◆ Work instructions: Where does the word "camera" show up in the data? Please find each such line and copy it.

....................

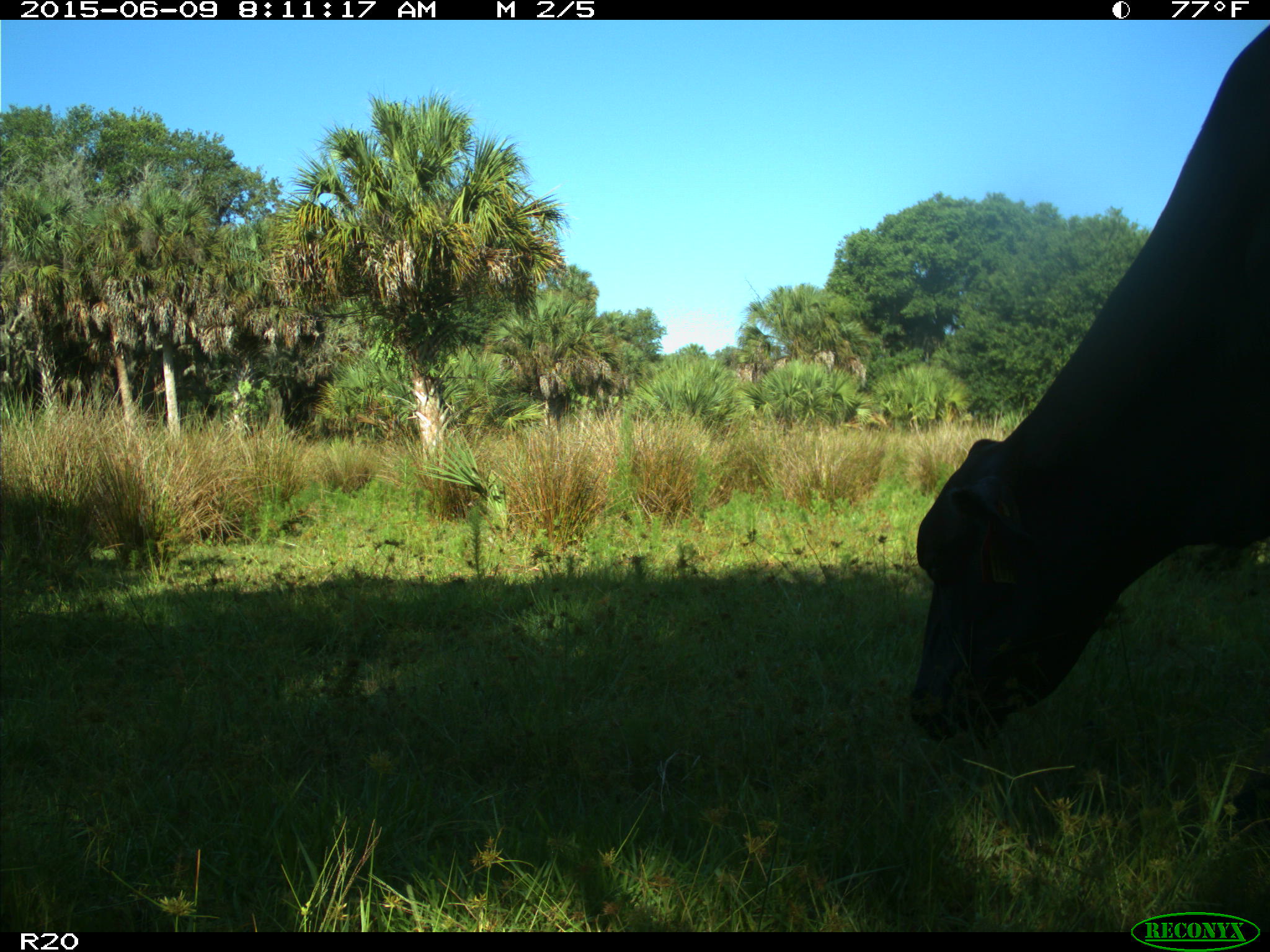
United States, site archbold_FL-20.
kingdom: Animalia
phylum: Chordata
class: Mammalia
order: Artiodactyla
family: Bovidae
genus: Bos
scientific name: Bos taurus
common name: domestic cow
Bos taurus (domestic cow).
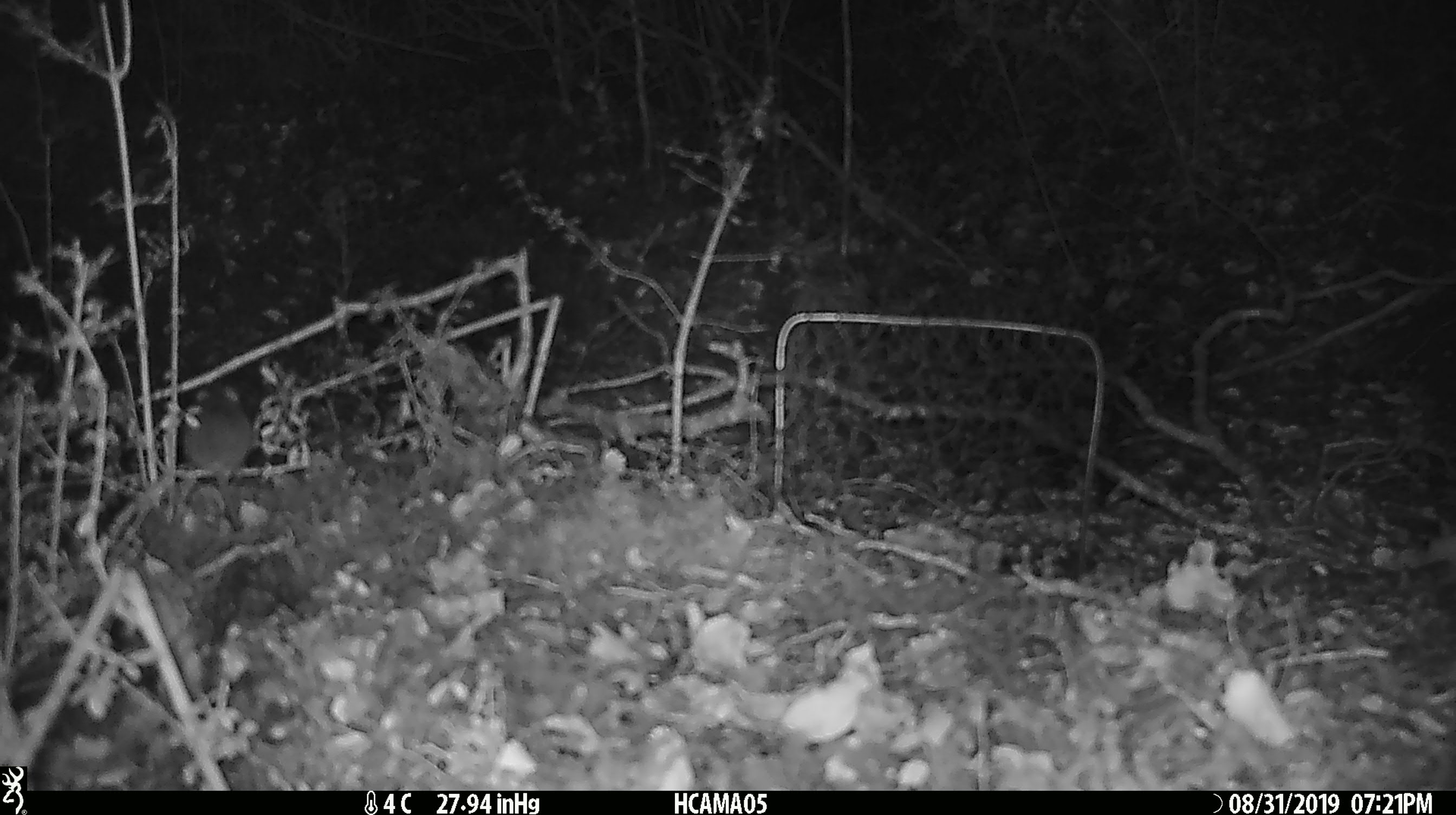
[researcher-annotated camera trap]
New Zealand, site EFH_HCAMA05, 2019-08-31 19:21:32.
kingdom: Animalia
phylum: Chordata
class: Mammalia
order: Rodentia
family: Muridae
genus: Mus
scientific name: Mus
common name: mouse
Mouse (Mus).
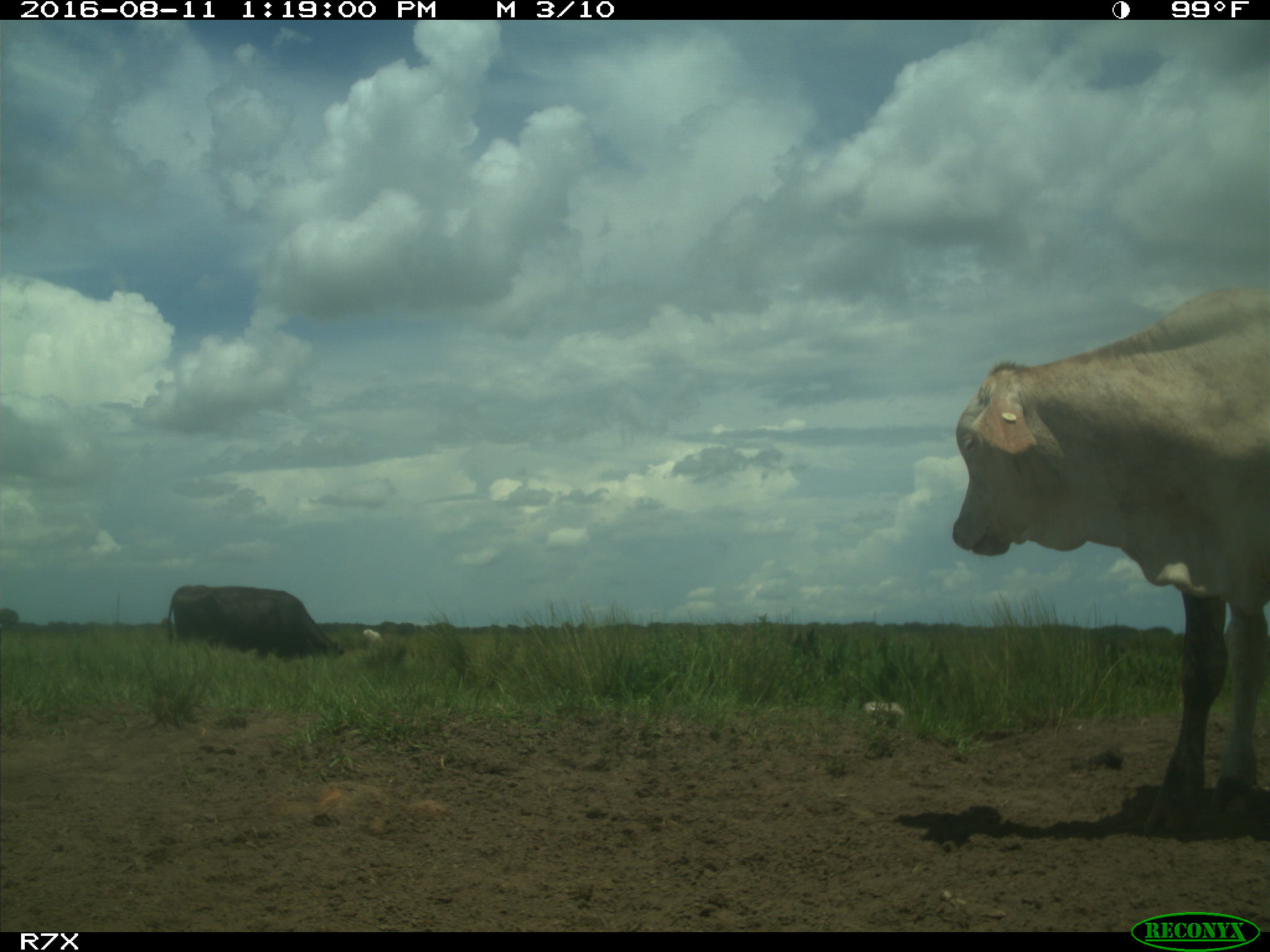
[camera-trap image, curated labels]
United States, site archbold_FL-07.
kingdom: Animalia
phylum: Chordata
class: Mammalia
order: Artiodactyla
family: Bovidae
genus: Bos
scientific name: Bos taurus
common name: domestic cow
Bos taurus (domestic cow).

....................

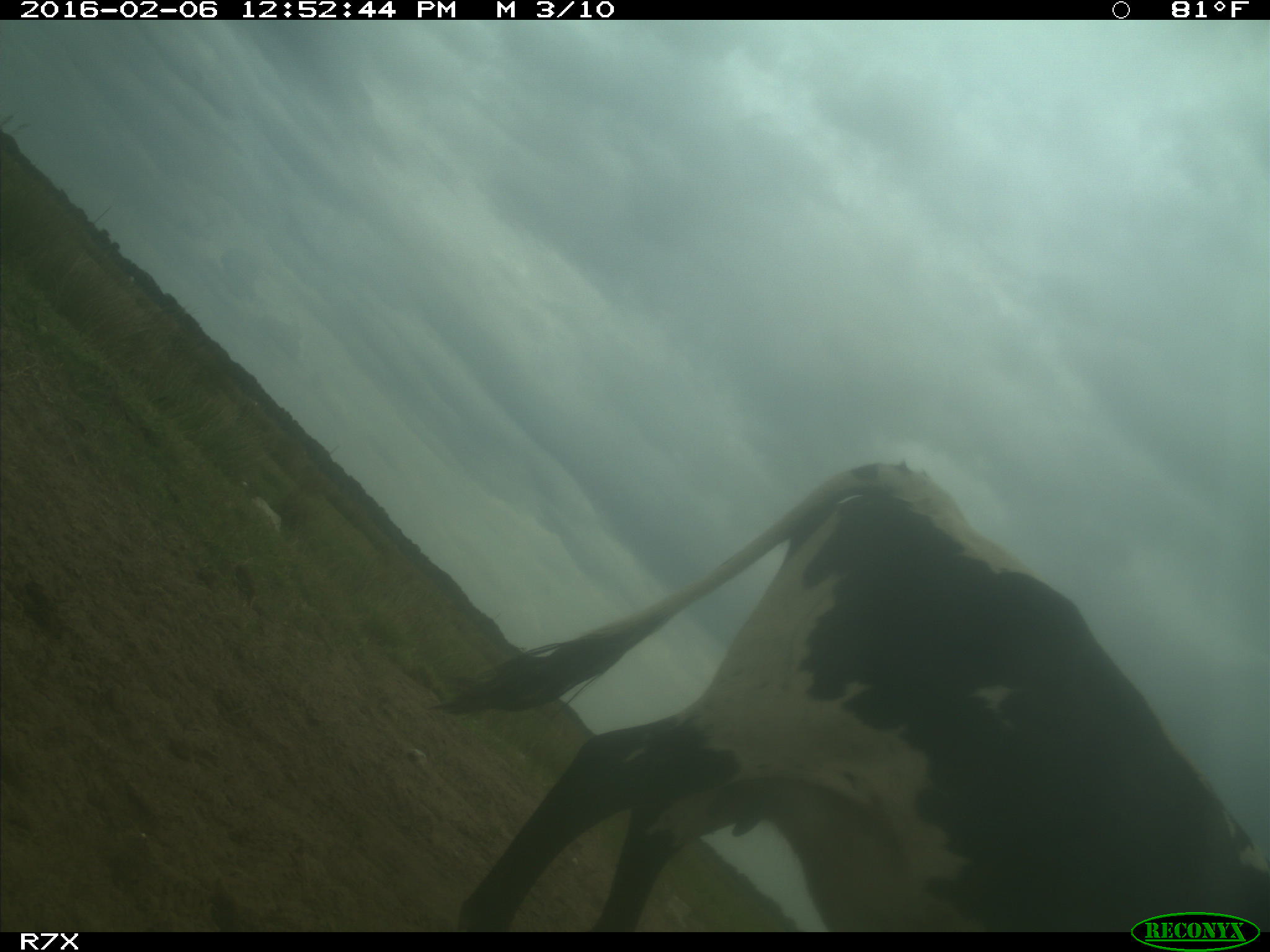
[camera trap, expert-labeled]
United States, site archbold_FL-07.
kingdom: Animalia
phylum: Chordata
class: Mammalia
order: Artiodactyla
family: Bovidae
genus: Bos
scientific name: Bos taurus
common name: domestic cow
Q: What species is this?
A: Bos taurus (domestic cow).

....................

◆ Answer:
[researcher-annotated camera trap]
[camera-trap image, curated labels]
[camera trap, expert-labeled]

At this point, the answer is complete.